Once you find the line that contains "kingdom: Animalia", transcribe it and each line after it through the end of the listing, exactly as written.

*Material to process:*
● ● ● ●

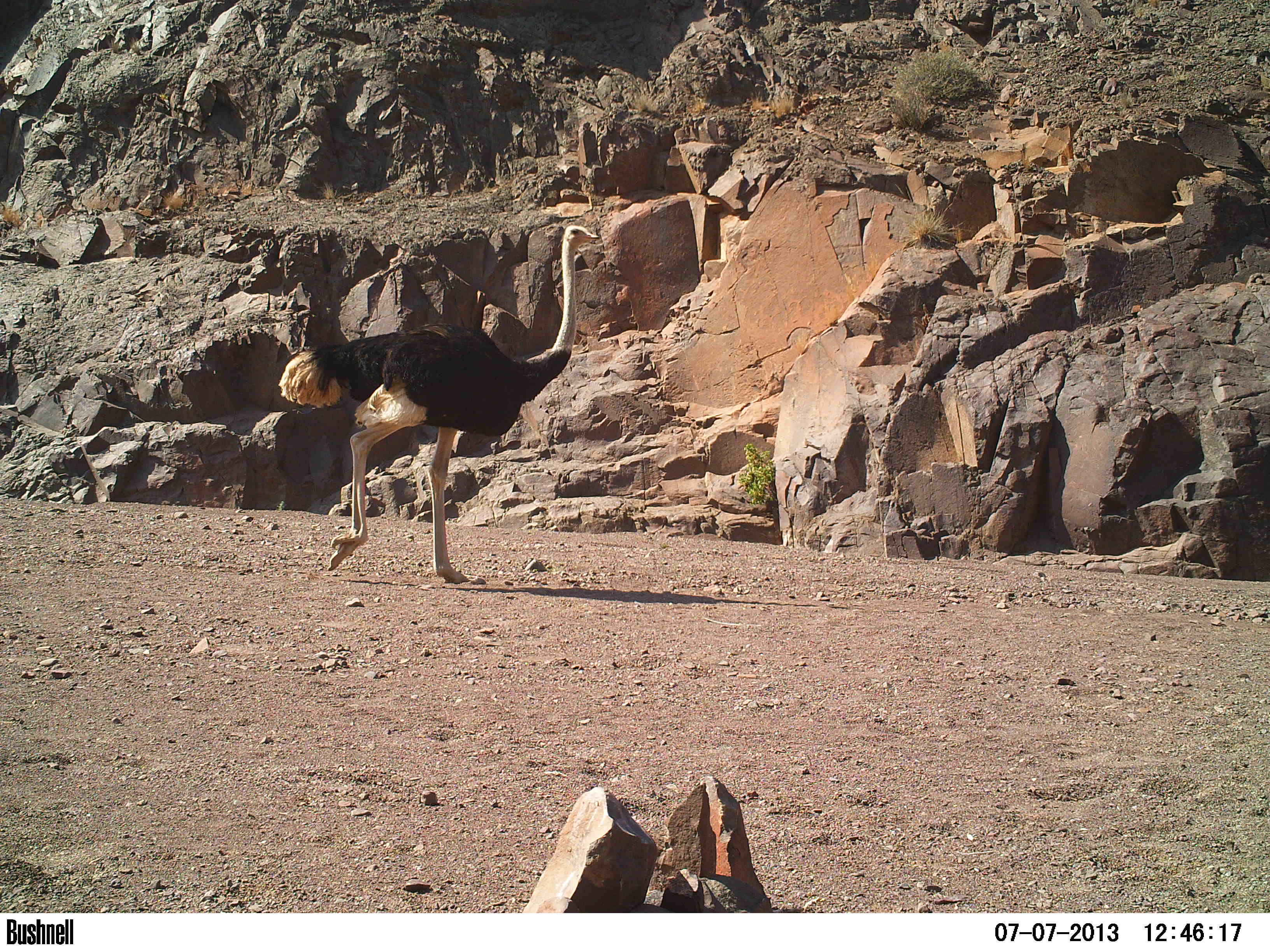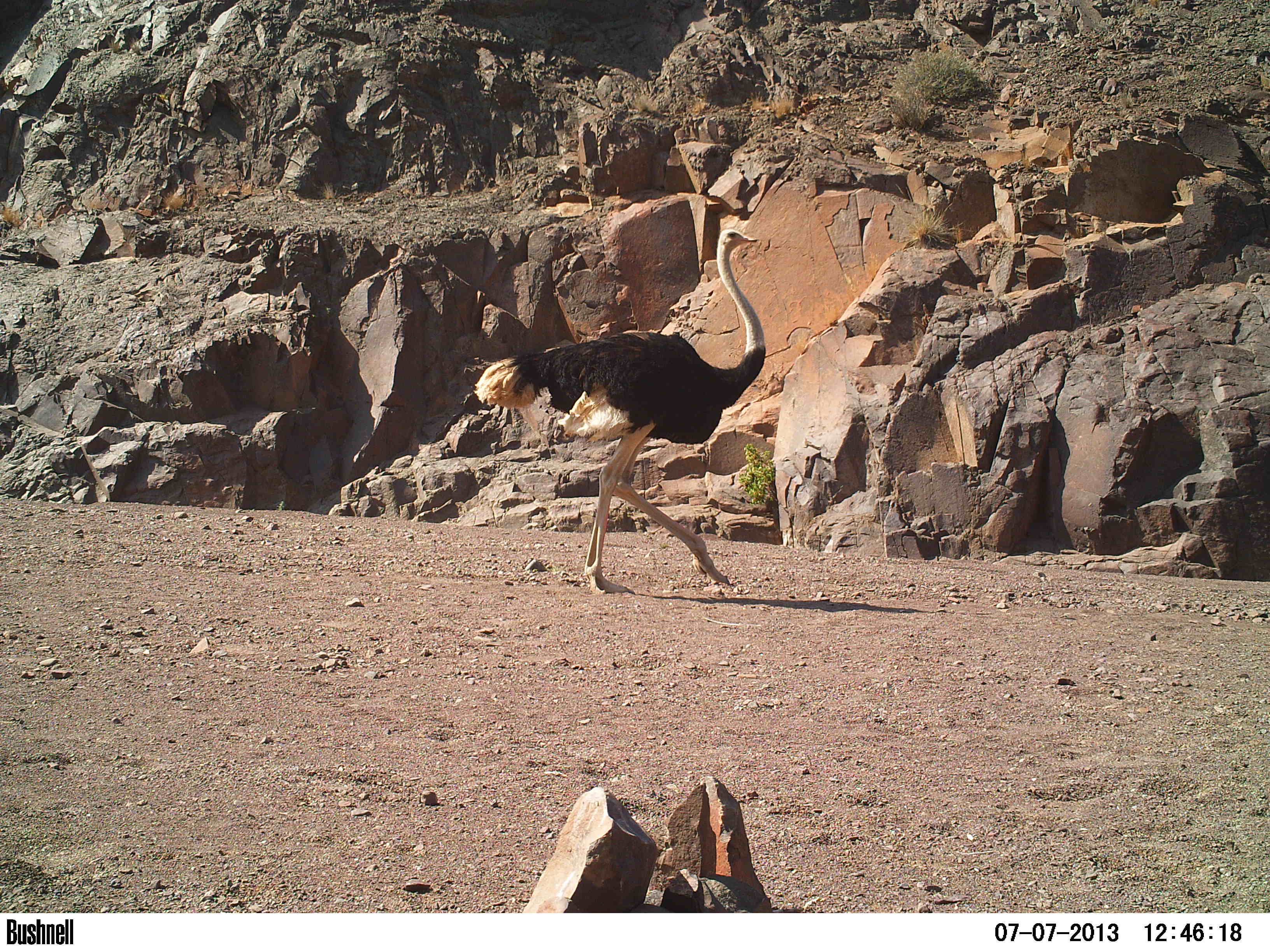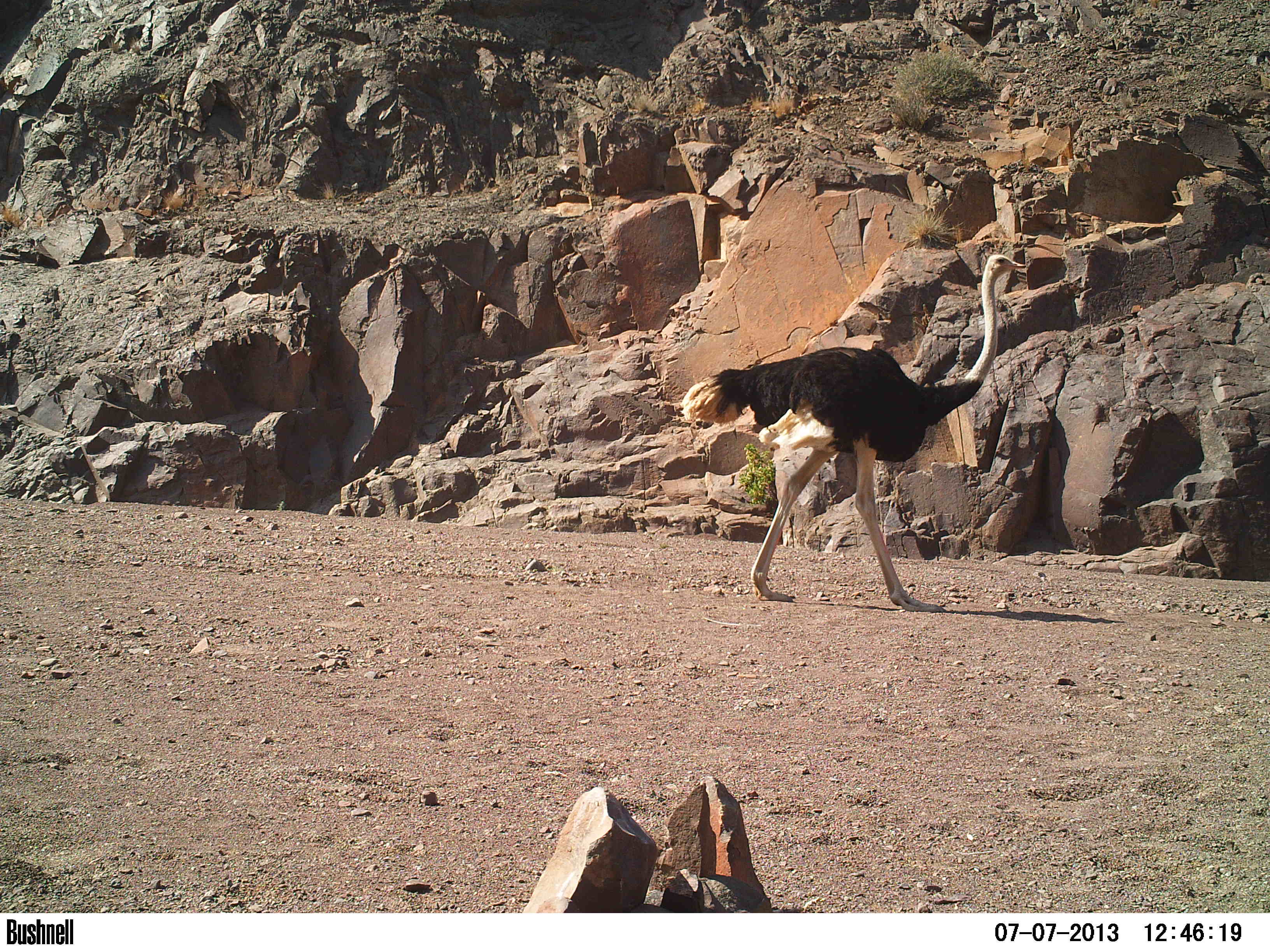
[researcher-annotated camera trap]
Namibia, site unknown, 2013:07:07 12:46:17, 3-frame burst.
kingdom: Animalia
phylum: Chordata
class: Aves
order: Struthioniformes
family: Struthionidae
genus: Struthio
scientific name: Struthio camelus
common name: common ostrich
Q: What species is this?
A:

● ● ● ●

*Exercise output:*
kingdom: Animalia
phylum: Chordata
class: Aves
order: Struthioniformes
family: Struthionidae
genus: Struthio
scientific name: Struthio camelus
common name: common ostrich
Q: What species is this?
A:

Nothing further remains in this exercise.